Off Sick
Allow your imagination to run, say, a minithon, then imagine that's me in the above picture. Oh I know it's quite a stretch (it'd better be!!!) since you'd have to picture me with hairy man legs, stocky arms, in the buff from waist-down, and straddling a toilet.
Now that I've managed to conjure that lovely image in your mind-- Hold.It.Right.There. Feel the need to hurl yet? Well, c'mon down and join my barf-fest!
I have been - for the past few days - confined to a corner in my black and white tiled bathroom. Thus explaining my absence in blogging, although I'm quite sure some of you would've enjoyed my blow-by-blow accounts 'on location'. =)
So where was I? Ah yes. That picture depicts my position of late. If I wasn't seated, I'd be grasping the smooth, curvaceous sides of the ceramic bowl in a tight embrace, the words 'Armitage Shanks' staring brazenly at me while I keeled over and hurled out every single meal along with all my innards, and drowning the silence with horrible retching noises that reverberated round the four walls of the WC.
I have been held under house arrest, imprisoned in the toilet, if not shackled to the bed.
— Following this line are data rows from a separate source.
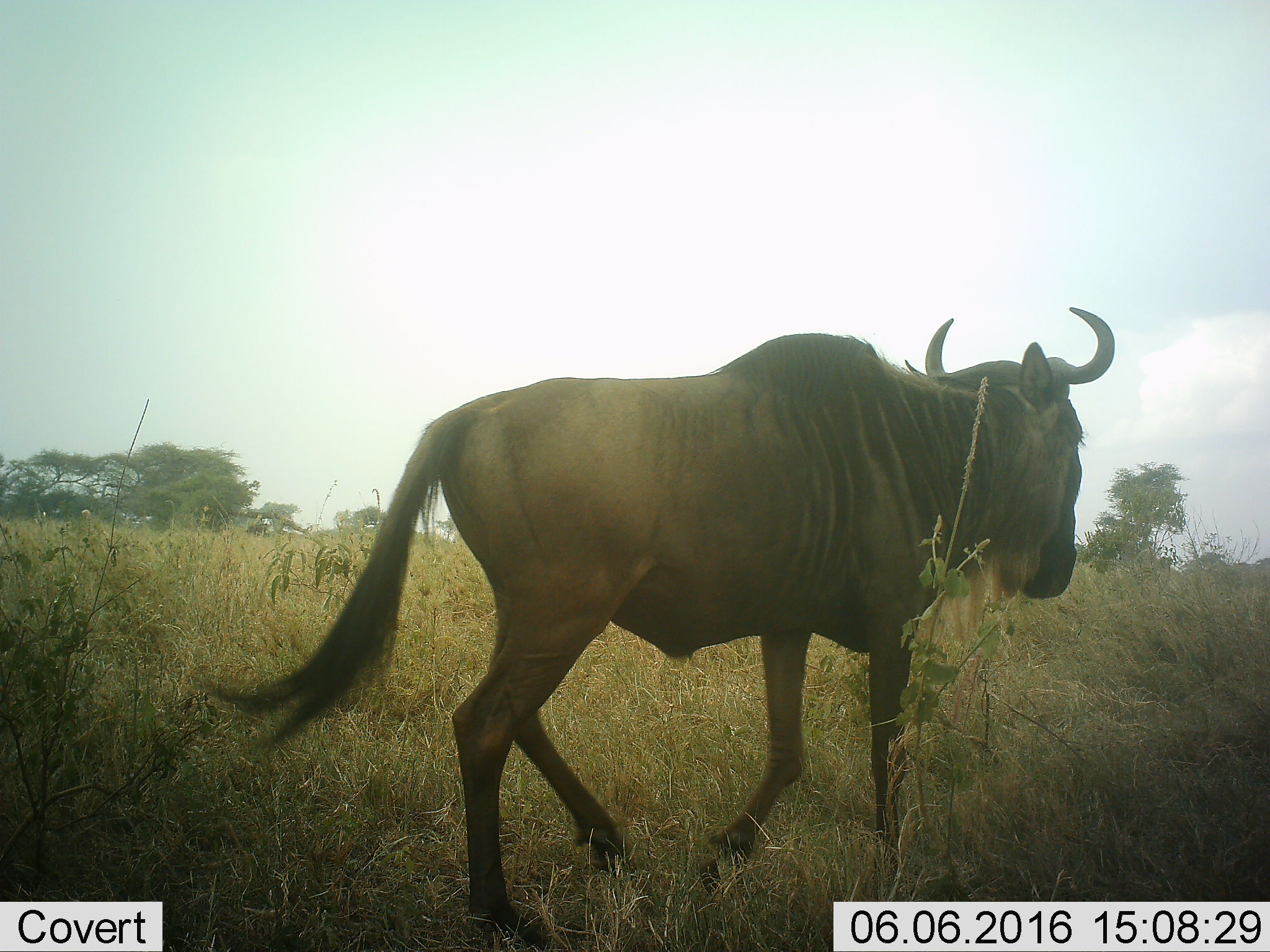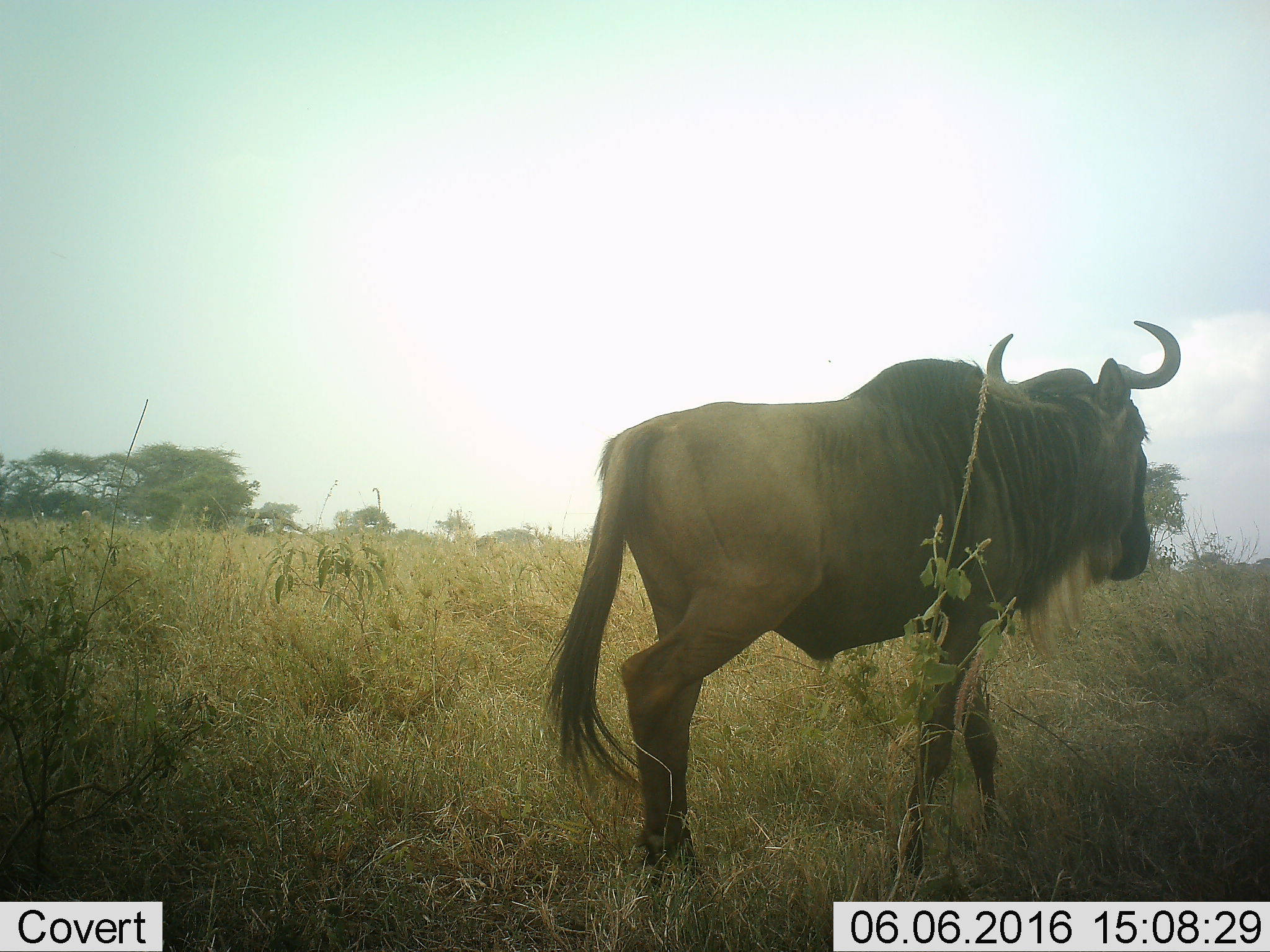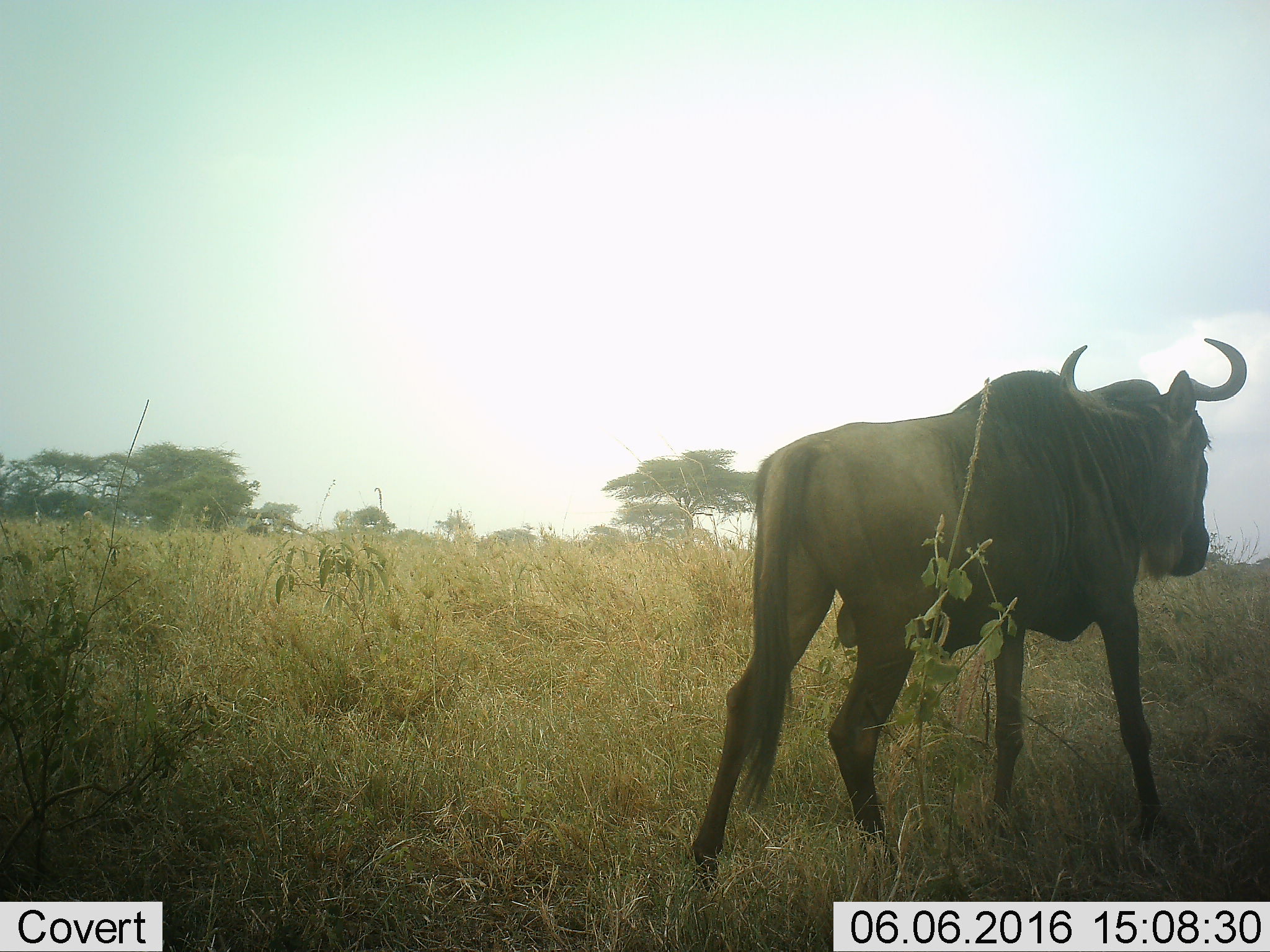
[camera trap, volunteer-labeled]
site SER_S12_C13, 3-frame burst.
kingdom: Animalia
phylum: Chordata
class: Mammalia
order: Artiodactyla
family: Bovidae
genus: Connochaetes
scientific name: Connochaetes taurinus taurinus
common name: blue wildebeest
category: wildebeestblue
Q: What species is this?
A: Wildebeestblue (blue wildebeest) (Connochaetes taurinus taurinus).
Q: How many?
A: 1.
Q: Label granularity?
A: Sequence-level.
I am indisposed and green from the ghastly fumes which are emitting through some of my orifices (don't make me name them!) even as I type.
Ahhhhhh... don't you just love vicariously living such adventures through me? *wink*
2 comments:
wah ... lao ... eh.
That explains the smell that we've been getting around in spore.
:P heehee...
Hope you get better soon!
Uhm, you sure it's not 'something else'?